Ex. 18.6

Ex. 18.6

Show how the theorem in Section 18.3.5 can be applied to regularized discriminant analysis [Section 4.14 and Equation (18.9)].

Soln. 18.6

Here we recap Section 4.5 in \cite{hastie2004efficient}, where the authors discussed applying the theorem to regularized discriminant analysis in detail.

Recall that LDA model (Section 4.3) assumes features come from a multivariate Gaussian distribution in each class \(k=1,...,K\). Each class has mean vector \(\mu_k\), but shares a common covariance matrix \(\Sigma\). The discriminant function of class \(k\) is

\[\begin{equation} \label{eq:18-6a} \delta_k(x) = x^T\Sigma^{-1}\mu_k - \frac{1}{2}\mu_k^T\Sigma^{-1}\mu_k + \log \pi_k \end{equation}\]

where \(\pi_k\) is the prior probability of class \(k\).

Parameters are estimated as

\[\begin{eqnarray} \hat\pi_k &=& \frac{n_k}{n}\non\\ \hat\mu_k &=& \frac{1}{n_k}\sum_{y_i=k}x_i\non\\ \hat\Sigma &=&\frac{1}{n-k}\sum_{k=1}^K\sum_{y_i=k}(x_i-\hat\mu_k)(x_i-\hat\mu_k)^T.\non \end{eqnarray}\]

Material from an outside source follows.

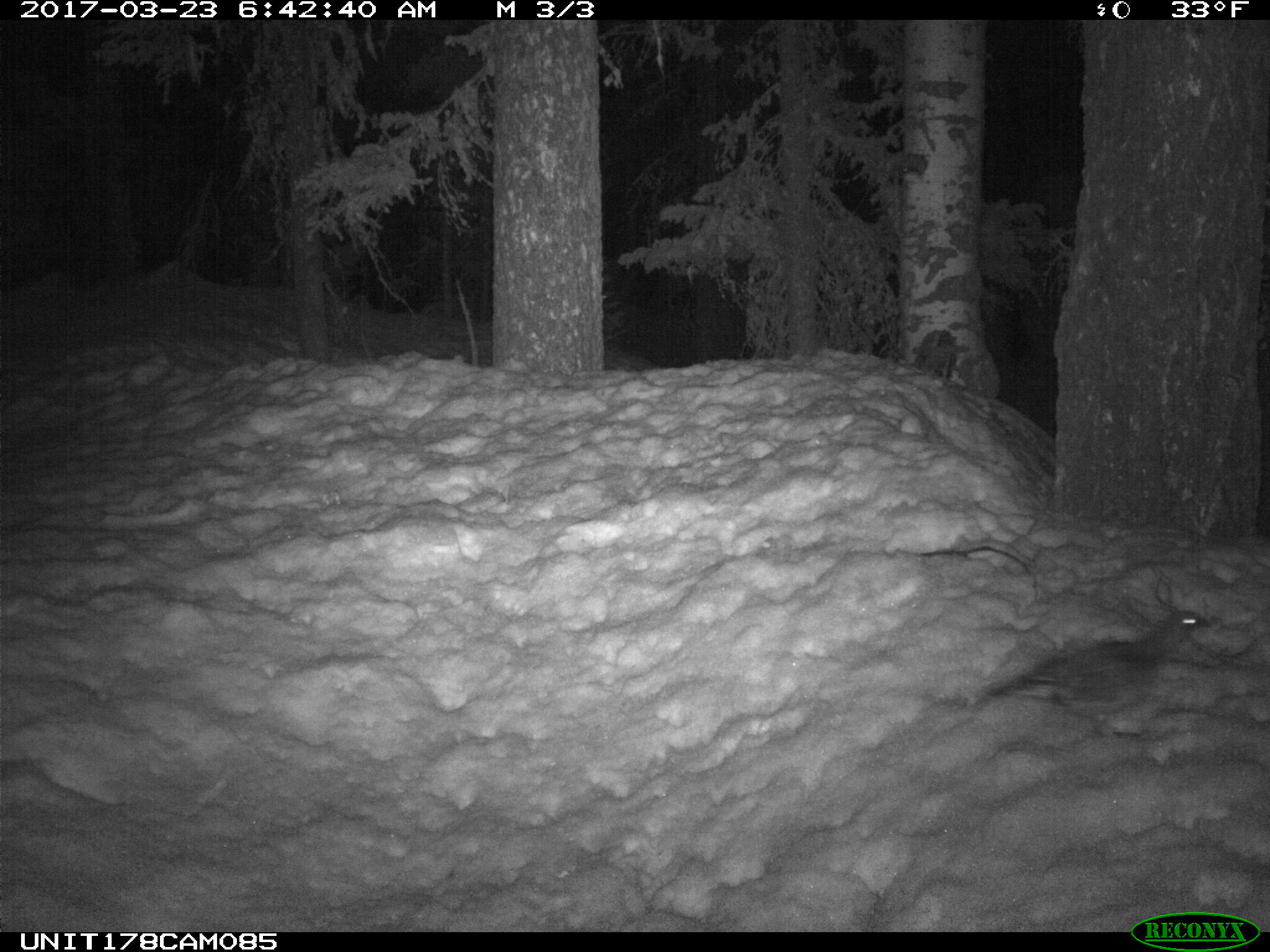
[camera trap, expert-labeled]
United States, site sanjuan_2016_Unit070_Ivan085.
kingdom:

These estimates are plugged into \(\eqref{eq:18-6a}\), which requires the inversion of a \(p\times p\) singular matrix \(\hat\Sigma\) when \(p\gg N\). Regularized overcomes the issue by replacing \(\hat\Sigma\) with

\[\begin{equation} \hat\Sigma(\gamma) = \gamma\hat\Sigma + (1-\gamma)\text{diag}(\hat\Sigma), \non \end{equation}\]

for \(\gamma \in [0,1]\).

Following the same arguments in Ex. 18.5, it's easy to show that \(\eqref{eq:18-6a}\) and its regularized version are invariant under a coordinate rotation. Hence we can once again use the SVD construction and replace the training \(x_i\) by their corresponding \(r_i\), and fit the regularized model in the lower-dimensional space. Again the \(n\)-dimensional linear coefficients

\[\begin{equation} \hat\beta_k^\ast = (\gamma\hat\Sigma^\ast + (1-\gamma)\text{diag}(\hat\Sigma^\ast))^{-1}\hat\mu_k^\ast\non \end{equation}\]

are mapped back to \(p\)-dimensions via \(\hat\beta_k = \bV\hat\beta_k^\ast\).